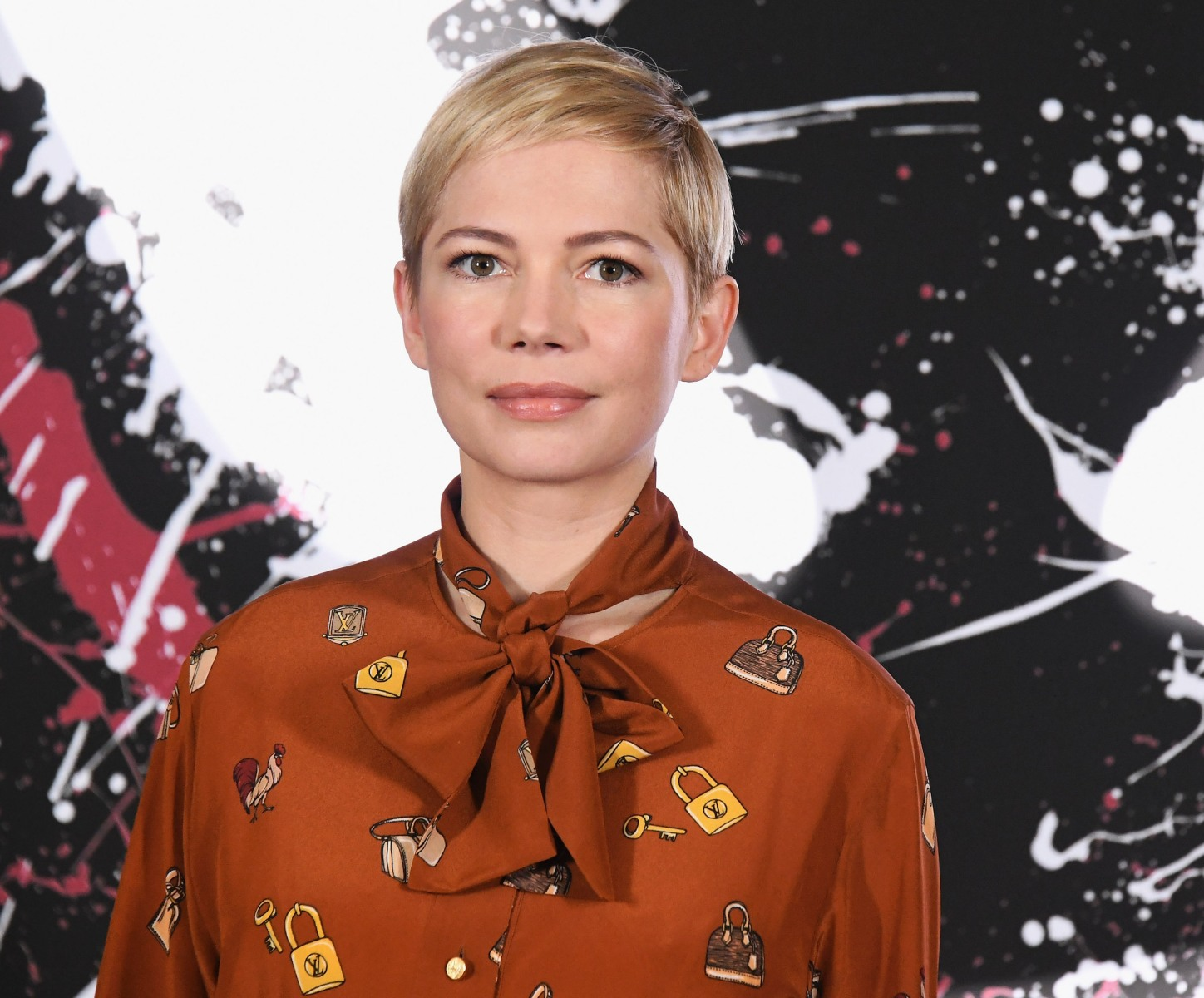 "Michelle Williams attends the photo call for Columbia Pictures' ""Venom"" at Four Seasons Hotel Los Angeles at Beverly Hills on September 27, 2018 in Los Angeles, California. Williams was recently cast as Christa McAuliffe in ""The Challenger."" (Photo by Jon Kopaloff/FilmMagic)"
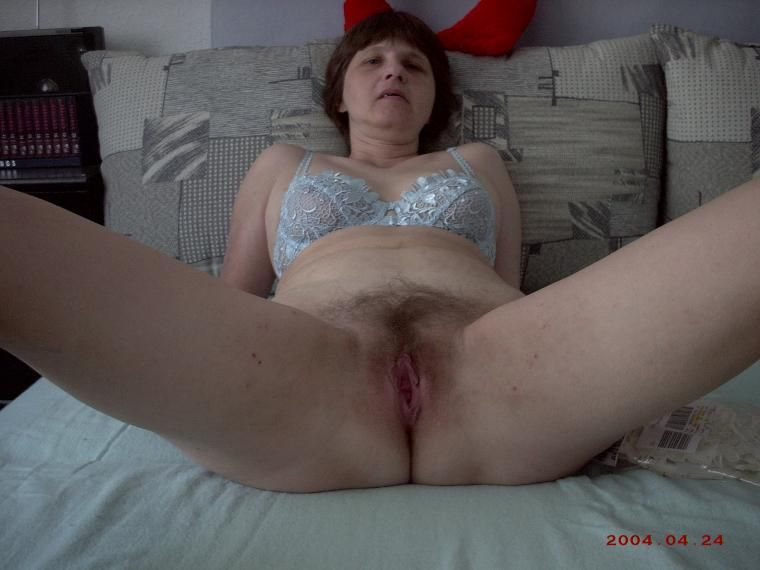 Free mature picture pussy showing video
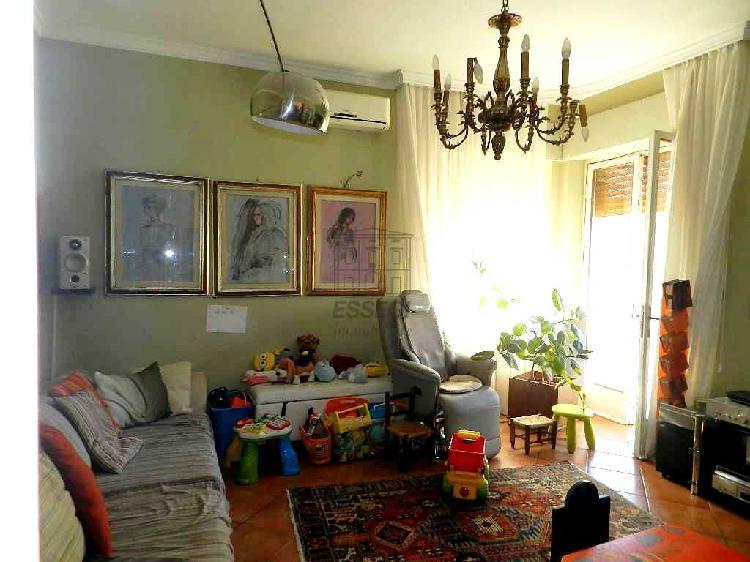 Appartamento - ristrutturato a Ove, Lucca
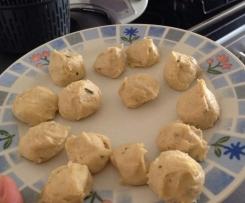 Gnocchi (Nhoque) de batata e farinha c/ carbonara de atum e manjericão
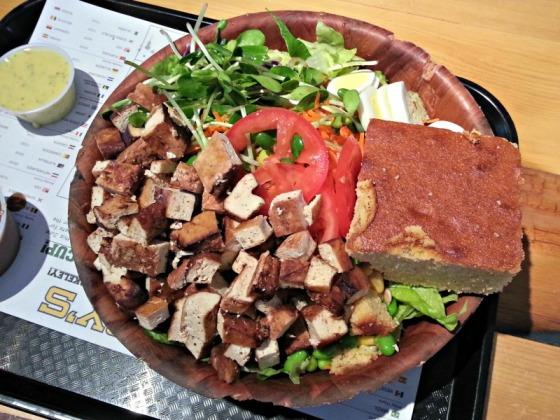 Pappys Berkeley Tofu Chef Harvest Salad Cornbread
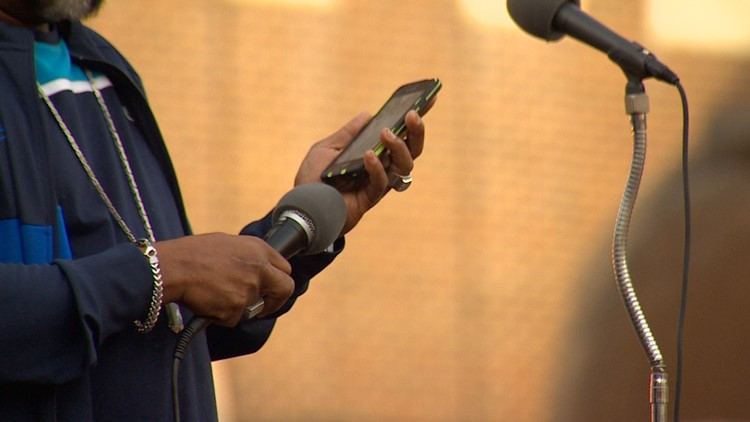 An audience expecting to see Rev. Al Sharpton onstage, instead saw a man holding a cellphone to a microphone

----

Pictures are to be left out; the lines from the start of the records above through the line holding "Appartamento - ristrutturato a Ove, Lucca" are to be returned exactly.

 "Michelle Williams attends the photo call for Columbia Pictures' ""Venom"" at Four Seasons Hotel Los Angeles at Beverly Hills on September 27, 2018 in Los Angeles, California. Williams was recently cast as Christa McAuliffe in ""The Challenger."" (Photo by Jon Kopaloff/FilmMagic)"
 Free mature picture pussy showing video
 Appartamento - ristrutturato a Ove, Lucca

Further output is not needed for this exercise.